**COMPLETE THE FOLLOWING**:
a – In the commentary on the Church's instruction about seminary admission, which body issued that instruction?
b – Write the next part of the commentary on the Church's instruction about homosexuality and seminary admission, picking up after its final sentence.
* START EXCERPT TO READ *
The recent instruction from the Congregation for Catholic Education is not, strictly speaking, doctrinal. It is a directive based upon moral doctrine and might best be described as a prudential judgment made by “legitimate ecclesiastical superiors” and to be followed by all under their authority. Further, while it is issued by the authority of the pope, it does not, unlike Humanae Vitae, carry the more solemn weight of an encyclical. That having been said, it requires a measure of exegetical agility to interpret some of the criticisms of the instruction as anything less than a rejection of the Church’s constantly held doctrine regarding human sexuality, and homosexuality in particular. The teaching is that homosexual desires are objectively disordered and homosexual acts are intrinsically immoral. This is joined to a call to respect and extend pastoral care to those who are burdened by same-sex desire, helping them to respond, along with sinners of every kind, to the “universal call to holiness.”

The Quality of Dissimulation

The instruction says that the Church “cannot admit to the seminary or to holy orders those who practice homosexuality, present deep-seated homosexual tendencies, or support the so-called ‘gay culture.’” Immediate objections came hard and fast to all three stipulations. What does it mean to “practice homosexuality”? Is support for the civil rights of homosexuals a form of support for “gay culture”? And, most of all, what is meant by “deep-seated homosexual tendencies”? Some of these questions are understandable and no doubt honestly asked. Many of the challenges to the instruction, however, reflect a continuing decline in the quality of dissimulation practiced by those who reject the magisterial teaching of the Church.

There is, for instance, a mix of candor, defiance, and evasion in a December 8 letter sent by the provincial, Father Robert Scullin, S.J., to the members of the Detroit Province of the Society of Jesus. He writes: “The instruction’s call to affective maturity as a necessary condition for a healthy celibate priesthood and religious life affirms the long-standing goal of our formation program—both initial and continuing. All of us must continue to work toward an integrated affective sexual maturity if we wish to be of greater service to the Church and civil society. We continue to invite all qualified young men of either orientation who desire to lead a celibate chaste religious life to consider joining us on our mission. We welcome them and are proud to have them among us.”
* END EXCERPT TO READ *
* START DATASET SECTION *
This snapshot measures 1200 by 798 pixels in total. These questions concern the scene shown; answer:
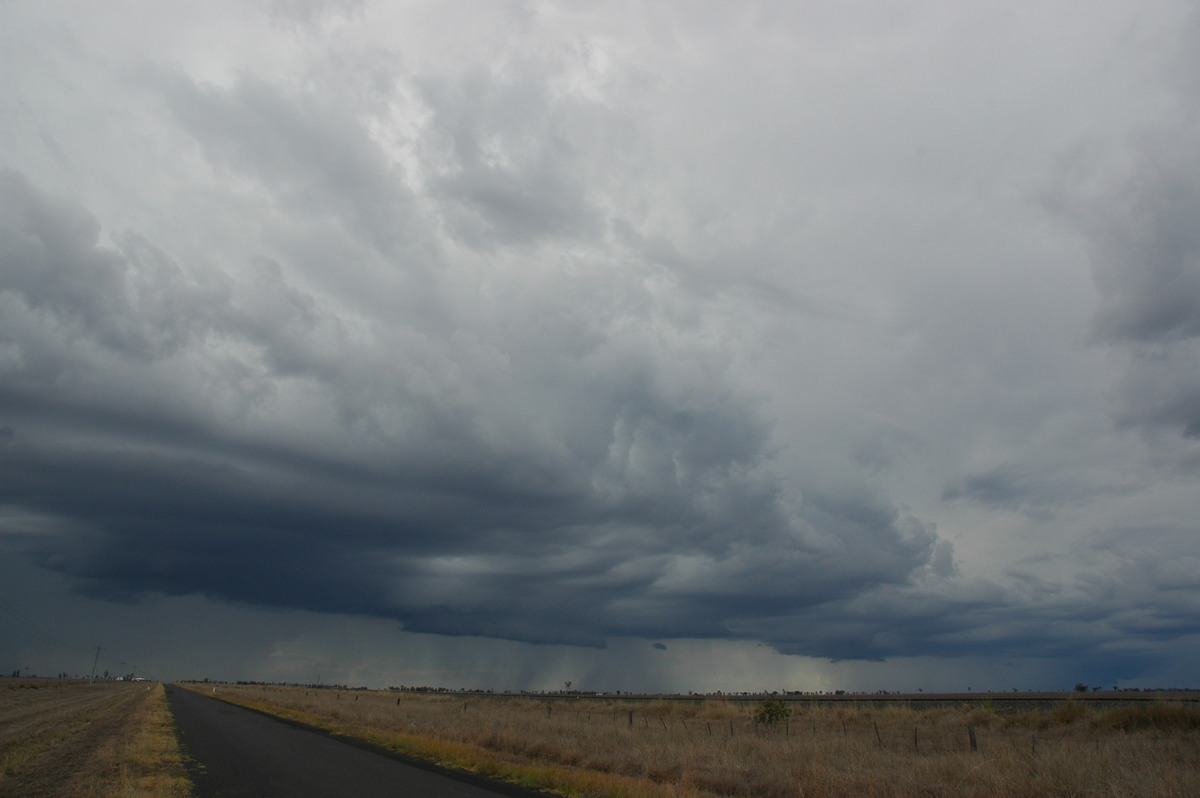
* END DATASET SECTION *
**OUTPUTS IN ORDER**:
a – The Congregation for Catholic Education.

b –
In short, and the instruction notwithstanding, the Society of Jesus will continue to do what it has been doing. (The reference to “either orientation,” with its implicit exclusion of the bisexual and transsexual, is somewhat surprising.) The above provincial is very displeased, however, by a member of the province who “outed” himself as gay in the Detroit Free Press. Father Thomas J. O’Brien, S.J., criticizes the teaching that homosexuality is objectively disordered. “There is plentiful evidence that this is not true,” he writes. “Lesbian sisters and gay brothers and priests have, indeed, been models of relating to people—especially to the disenfranchised and excluded of society.” Of the instruction he says, “This document reveals a fundamentally disordered view of gender and sexual orientation.” Affirming the invaluable contributions made by homosexual, bisexual, transgendered, and transsexual persons, Fr. O’Brien concludes: “Thankfully, God is greater than any religion or any church.”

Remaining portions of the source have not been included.